Word for word, please copy the listing below, with its pictures left out.

PROVIDED DATA:
===

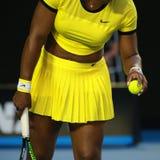 Campeón Serena Williams del Grand Slam de veinte un veces lleva el uniforme de encargo de Nike durante su partido final en Abiert imagen de archivo libre de regalías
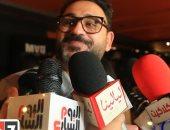 """أكرم حسنى عن فيلم العارف: """"اتفاجئت بدور أحمد فهمى فى الأكشن"""".. فيديو"""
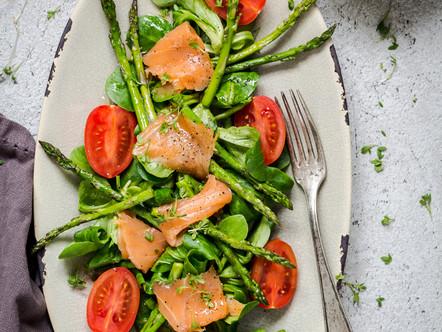 Groene salade met gerookte zalm en een dressing van limoen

===

EXERCISE ANSWER:
 Campeón Serena Williams del Grand Slam de veinte un veces lleva el uniforme de encargo de Nike durante su partido final en Abiert imagen de archivo libre de regalías
 """أكرم حسنى عن فيلم العارف: """"اتفاجئت بدور أحمد فهمى فى الأكشن"""".. فيديو"""
 Groene salade met gerookte zalm en een dressing van limoen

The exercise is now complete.